Every entry must appear in the answer exactly as written.

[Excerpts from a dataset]
Content starts
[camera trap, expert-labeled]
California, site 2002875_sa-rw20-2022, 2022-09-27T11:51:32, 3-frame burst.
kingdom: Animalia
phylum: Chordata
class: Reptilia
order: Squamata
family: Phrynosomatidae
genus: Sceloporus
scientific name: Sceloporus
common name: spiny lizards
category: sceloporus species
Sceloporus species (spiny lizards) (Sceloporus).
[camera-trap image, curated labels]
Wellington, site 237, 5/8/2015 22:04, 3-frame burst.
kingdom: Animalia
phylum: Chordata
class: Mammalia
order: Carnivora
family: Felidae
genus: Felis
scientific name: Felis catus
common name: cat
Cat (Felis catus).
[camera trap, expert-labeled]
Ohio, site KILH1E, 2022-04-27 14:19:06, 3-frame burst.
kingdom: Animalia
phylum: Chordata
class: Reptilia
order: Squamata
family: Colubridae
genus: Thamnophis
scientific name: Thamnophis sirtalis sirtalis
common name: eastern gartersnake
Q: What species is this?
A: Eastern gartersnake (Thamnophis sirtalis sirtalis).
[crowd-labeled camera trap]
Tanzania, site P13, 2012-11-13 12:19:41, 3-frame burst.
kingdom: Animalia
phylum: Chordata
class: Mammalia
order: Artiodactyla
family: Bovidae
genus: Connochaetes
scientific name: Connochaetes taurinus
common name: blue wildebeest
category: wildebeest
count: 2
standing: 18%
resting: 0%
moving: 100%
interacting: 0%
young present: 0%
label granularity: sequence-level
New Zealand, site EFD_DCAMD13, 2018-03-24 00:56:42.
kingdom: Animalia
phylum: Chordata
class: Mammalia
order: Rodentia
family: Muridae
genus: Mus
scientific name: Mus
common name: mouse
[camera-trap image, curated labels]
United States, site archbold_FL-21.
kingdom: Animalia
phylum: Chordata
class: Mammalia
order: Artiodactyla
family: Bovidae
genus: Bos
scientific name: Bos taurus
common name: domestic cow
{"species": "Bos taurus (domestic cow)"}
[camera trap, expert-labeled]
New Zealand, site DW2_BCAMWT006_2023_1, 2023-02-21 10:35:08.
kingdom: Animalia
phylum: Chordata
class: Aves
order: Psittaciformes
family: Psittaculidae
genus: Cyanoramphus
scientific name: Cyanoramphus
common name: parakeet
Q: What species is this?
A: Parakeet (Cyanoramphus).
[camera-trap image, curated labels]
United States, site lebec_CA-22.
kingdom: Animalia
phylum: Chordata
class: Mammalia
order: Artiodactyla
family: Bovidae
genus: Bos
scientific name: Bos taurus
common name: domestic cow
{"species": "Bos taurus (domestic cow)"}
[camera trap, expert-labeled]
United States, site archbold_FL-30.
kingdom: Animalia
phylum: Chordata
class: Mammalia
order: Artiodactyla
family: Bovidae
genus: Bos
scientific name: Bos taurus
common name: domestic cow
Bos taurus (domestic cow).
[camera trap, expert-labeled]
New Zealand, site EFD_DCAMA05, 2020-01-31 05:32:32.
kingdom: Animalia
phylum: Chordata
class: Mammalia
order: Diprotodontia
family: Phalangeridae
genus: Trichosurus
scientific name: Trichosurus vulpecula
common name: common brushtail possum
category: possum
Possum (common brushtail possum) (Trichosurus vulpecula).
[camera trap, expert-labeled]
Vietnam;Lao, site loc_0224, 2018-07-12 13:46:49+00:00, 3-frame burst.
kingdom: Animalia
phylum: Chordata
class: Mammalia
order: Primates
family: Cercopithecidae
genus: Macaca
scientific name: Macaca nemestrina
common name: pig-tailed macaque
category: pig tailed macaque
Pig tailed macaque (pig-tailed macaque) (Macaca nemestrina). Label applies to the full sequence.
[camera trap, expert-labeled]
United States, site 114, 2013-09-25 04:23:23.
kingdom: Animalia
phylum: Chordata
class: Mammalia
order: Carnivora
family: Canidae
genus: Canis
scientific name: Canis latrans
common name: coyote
Content ends
**Exercise result**
[camera trap, expert-labeled]
California, site 2002875_sa-rw20-2022, 2022-09-27T11:51:32, 3-frame burst.
kingdom: Animalia
phylum: Chordata
class: Reptilia
order: Squamata
family: Phrynosomatidae
genus: Sceloporus
scientific name: Sceloporus
common name: spiny lizards
category: sceloporus species
Sceloporus species (spiny lizards) (Sceloporus).
[camera-trap image, curated labels]
Wellington, site 237, 5/8/2015 22:04, 3-frame burst.
kingdom: Animalia
phylum: Chordata
class: Mammalia
order: Carnivora
family: Felidae
genus: Felis
scientific name: Felis catus
common name: cat
Cat (Felis catus).
[camera trap, expert-labeled]
Ohio, site KILH1E, 2022-04-27 14:19:06, 3-frame burst.
kingdom: Animalia
phylum: Chordata
class: Reptilia
order: Squamata
family: Colubridae
genus: Thamnophis
scientific name: Thamnophis sirtalis sirtalis
common name: eastern gartersnake
Q: What species is this?
A: Eastern gartersnake (Thamnophis sirtalis sirtalis).
[crowd-labeled camera trap]
Tanzania, site P13, 2012-11-13 12:19:41, 3-frame burst.
kingdom: Animalia
phylum: Chordata
class: Mammalia
order: Artiodactyla
family: Bovidae
genus: Connochaetes
scientific name: Connochaetes taurinus
common name: blue wildebeest
category: wildebeest
count: 2
standing: 18%
resting: 0%
moving: 100%
interacting: 0%
young present: 0%
label granularity: sequence-level
New Zealand, site EFD_DCAMD13, 2018-03-24 00:56:42.
kingdom: Animalia
phylum: Chordata
class: Mammalia
order: Rodentia
family: Muridae
genus: Mus
scientific name: Mus
common name: mouse
[camera-trap image, curated labels]
United States, site archbold_FL-21.
kingdom: Animalia
phylum: Chordata
class: Mammalia
order: Artiodactyla
family: Bovidae
genus: Bos
scientific name: Bos taurus
common name: domestic cow
{"species": "Bos taurus (domestic cow)"}
[camera trap, expert-labeled]
New Zealand, site DW2_BCAMWT006_2023_1, 2023-02-21 10:35:08.
kingdom: Animalia
phylum: Chordata
class: Aves
order: Psittaciformes
family: Psittaculidae
genus: Cyanoramphus
scientific name: Cyanoramphus
common name: parakeet
Q: What species is this?
A: Parakeet (Cyanoramphus).
[camera-trap image, curated labels]
United States, site lebec_CA-22.
kingdom: Animalia
phylum: Chordata
class: Mammalia
order: Artiodactyla
family: Bovidae
genus: Bos
scientific name: Bos taurus
common name: domestic cow
{"species": "Bos taurus (domestic cow)"}
[camera trap, expert-labeled]
United States, site archbold_FL-30.
kingdom: Animalia
phylum: Chordata
class: Mammalia
order: Artiodactyla
family: Bovidae
genus: Bos
scientific name: Bos taurus
common name: domestic cow
Bos taurus (domestic cow).
[camera trap, expert-labeled]
New Zealand, site EFD_DCAMA05, 2020-01-31 05:32:32.
kingdom: Animalia
phylum: Chordata
class: Mammalia
order: Diprotodontia
family: Phalangeridae
genus: Trichosurus
scientific name: Trichosurus vulpecula
common name: common brushtail possum
category: possum
Possum (common brushtail possum) (Trichosurus vulpecula).
[camera trap, expert-labeled]
Vietnam;Lao, site loc_0224, 2018-07-12 13:46:49+00:00, 3-frame burst.
kingdom: Animalia
phylum: Chordata
class: Mammalia
order: Primates
family: Cercopithecidae
genus: Macaca
scientific name: Macaca nemestrina
common name: pig-tailed macaque
category: pig tailed macaque
Pig tailed macaque (pig-tailed macaque) (Macaca nemestrina). Label applies to the full sequence.
[camera trap, expert-labeled]
United States, site 114, 2013-09-25 04:23:23.
kingdom: Animalia
phylum: Chordata
class: Mammalia
order: Carnivora
family: Canidae
genus: Canis
scientific name: Canis latrans
common name: coyote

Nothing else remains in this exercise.